Although its content suggested nothing menacing, Mark couldn't help wondering about the motive behind it. Did she have some kind of design on the mayor's alluring son, his only grandchild? Was the possibility of a real threat lurking behind the seemingly innocent words? Or was he just being paranoid?
He sighed again and caught himself doing it. Seems like every other breath is a sigh. He loathed it...this aimless drifting through life without really living.
It hadn't been too long ago, though presently it felt like a lifetime, that he had met each day with a joie de vivre. There had always been something to relish, even to be excited about. He had considered each day to be a gift from God, and so he had felt happily obliged to rejoice in its blessings. The warm, sweet smell of newly-mowed grass. The crisp, delicious tingle of an early-autumn morning. The gentle ribbing between comfortable friends. Innumerable threads of pleasure and praise woven into the tapestry of his life.
But he had changed in the last couple of years. Or to be more accurate, life had done a number on him, had knocked him about rather brutally. At the beginning, when the storm clouds gathered on the horizon and the seas had just started getting rough, he had trusted God to calm the waves, to make things right. But where had God been when he needed Him? When he cried out to Him for healing and mercy? Certainly not looking my way, Mark thought bitterly. He felt his heart clamp down even tighter as the bitterness to which he had become accustomed strengthened its grip on his spirit.
Following a quick glance at his watch, Mark laid the poem absently on the occasional table beside his chair, then pushed himself slowly to his feet with a small grunt. Cathy's instructions were to retrieve Clayboy around three. It was now five 'til. Believing his people instincts were still pretty sharp, Gloria's comments to the contrary notwithstanding, he decided he could check out the neighbor lady while collecting his grandson.
He crossed the room, turned right upon reaching the hall, strode to the front door and opened it. The bright, hot afternoon Texas sun blasted through the entrance, making him squint and take a step back. As soon as his eyes became adjusted to the light, he ambled down the front walk, which radiated the summer heat through the soles of his shoes, to the curb and aimed catty-cornered across the street to the yard where the children were playing.

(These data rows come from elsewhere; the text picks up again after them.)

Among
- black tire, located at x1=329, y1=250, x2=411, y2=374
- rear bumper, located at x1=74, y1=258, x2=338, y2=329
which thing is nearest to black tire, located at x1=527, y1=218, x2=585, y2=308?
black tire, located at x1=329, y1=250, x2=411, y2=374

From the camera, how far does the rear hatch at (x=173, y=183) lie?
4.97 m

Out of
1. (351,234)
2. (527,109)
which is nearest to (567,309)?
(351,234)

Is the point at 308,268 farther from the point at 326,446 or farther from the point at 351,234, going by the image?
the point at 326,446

The woman on the chaise lowered her sunglasses onto her nose, peering over them as the slender, silver-haired man approached. She smiled tentatively. He smiled back.
“Thought you might need rescuing,” he said, hoping his voice sounded more congenial than he felt.
“From?”
He nodded in the boy’s direction. “Clay can be a bit rambunctious at times.”
She was still smiling but raised an eyebrow. “And you are…?”
“Ma’am?”
Now the smile disappeared altogether, and keeping her voice soft, but firm, she continued, “Excuse me, but I don’t know who you are.”
“Oh! Forgive me. I’m Mark Stafford, Clayton’s grandfather. Cathy asked me to come over and get him around three.”
As if on cue, the toddler glanced in his direction, and spying Mark, ran up to him squealing delightedly, “Poppy!” He threw his wet arms exuberantly around Mark’s knees.
"Hey, Clayboy!" Mark greeted the child. He patted Clayton’s dripping, dark-brown curls then looked up sheepishly as he noticed the dark, damp ring left when Clay's soggy body came in contact with his khaki pants. So much for the suave, debonair facade he was attempting to profect.
The lady laughed. “O.K., your password is accepted. You can stay.”